The aspiring Roy the Robber has seen a lot of American movies, and knows that the bad guys usually gets caught in the end, often because they become too greedy. He has decided to work in the lucrative business of bank robbery only for a short while, before retiring to a comfortable job at a university. 技术分享

For a few months now, Roy has been assessing the security of various banks and the amount of cash they hold. He wants to make a calculated risk, and grab as much money as possible.
His mother, Ola, has decided upon a tolerable probability of getting caught. She feels that he is safe enough if the banks he robs together give a probability less than this.

Input

The first line of input gives T, the number of cases. For each scenario, the first line of input gives a floating point number P, the probability Roy needs to be below, and an integer N, the number of banks he has plans for.
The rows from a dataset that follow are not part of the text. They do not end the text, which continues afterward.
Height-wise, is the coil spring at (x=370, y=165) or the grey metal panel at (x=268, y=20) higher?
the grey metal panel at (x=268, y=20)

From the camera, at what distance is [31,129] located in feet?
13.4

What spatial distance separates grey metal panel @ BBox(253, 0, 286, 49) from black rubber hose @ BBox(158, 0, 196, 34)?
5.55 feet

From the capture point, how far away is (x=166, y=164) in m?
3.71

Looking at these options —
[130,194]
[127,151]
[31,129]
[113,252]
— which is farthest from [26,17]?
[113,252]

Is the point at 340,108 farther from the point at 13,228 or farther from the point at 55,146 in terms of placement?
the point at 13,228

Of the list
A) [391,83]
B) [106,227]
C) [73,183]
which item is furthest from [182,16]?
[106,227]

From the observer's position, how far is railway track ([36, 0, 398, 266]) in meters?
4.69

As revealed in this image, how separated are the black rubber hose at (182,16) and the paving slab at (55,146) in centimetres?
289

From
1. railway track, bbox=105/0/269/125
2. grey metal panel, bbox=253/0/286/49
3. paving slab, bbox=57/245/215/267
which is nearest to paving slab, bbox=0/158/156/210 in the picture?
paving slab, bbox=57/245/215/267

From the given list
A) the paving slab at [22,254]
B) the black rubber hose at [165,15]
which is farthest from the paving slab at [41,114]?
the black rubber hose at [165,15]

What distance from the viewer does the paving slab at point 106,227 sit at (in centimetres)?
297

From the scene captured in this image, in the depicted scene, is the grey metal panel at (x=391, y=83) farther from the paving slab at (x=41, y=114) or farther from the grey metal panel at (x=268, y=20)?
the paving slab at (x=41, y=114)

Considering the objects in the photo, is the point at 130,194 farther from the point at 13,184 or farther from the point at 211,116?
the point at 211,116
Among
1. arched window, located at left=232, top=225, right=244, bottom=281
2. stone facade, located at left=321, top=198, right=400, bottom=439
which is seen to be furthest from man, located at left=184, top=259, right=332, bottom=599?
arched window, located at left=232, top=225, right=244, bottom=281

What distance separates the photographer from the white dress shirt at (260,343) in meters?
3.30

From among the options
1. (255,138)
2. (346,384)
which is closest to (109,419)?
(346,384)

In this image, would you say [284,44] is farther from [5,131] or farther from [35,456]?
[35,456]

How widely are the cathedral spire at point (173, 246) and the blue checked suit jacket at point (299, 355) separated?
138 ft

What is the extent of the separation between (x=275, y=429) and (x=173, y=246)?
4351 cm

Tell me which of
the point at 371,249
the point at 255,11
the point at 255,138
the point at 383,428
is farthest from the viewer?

Then follow N lines, where line j gives an integer Mj and a floating point number Pj . Bank j contains Mj millions, and the probability of getting caught from robbing it is Pj .

Output

For each test case, output a line with the maximum number of millions he can expect to get while the probability of getting caught is less than the limit set.
Notes and Constraints 0 < T <= 100 0.0 <= P <= 1.0 0 < N <= 100 0 < Mj <= 100 0.0 <= Pj <= 1.0 A bank goes bankrupt if it is robbed, and you may assume that all probabilities are independent as the police have very low funds.

Sample Input

3

0.04 3

1 0.02

2 0.03

3 0.05

0.06 3

2 0.03

2 0.03

3 0.05

0.10 3

1 0.03

2 0.02

3 0.05 

Sample Output

2

4

6

题意：一个人去抢银行，输入它被抓的概率(P)和银行的个数(N)，接下来输入每个银行的钱和被抓的概率....

求这个人可以不被抓最多可以抢钱抢到多少....

解题思路：   

　　　　　　 既然是求他不被抓又抢到的钱最多，那么就是求他不被抓的概率中抢到的钱最多的...

　　　　　　那dp[j]表示他不被抓的概率，j表示抢到的钱

　　　　　　  dp[j]=max(dp[j],dp[j-N[i]]*(1-P[i]))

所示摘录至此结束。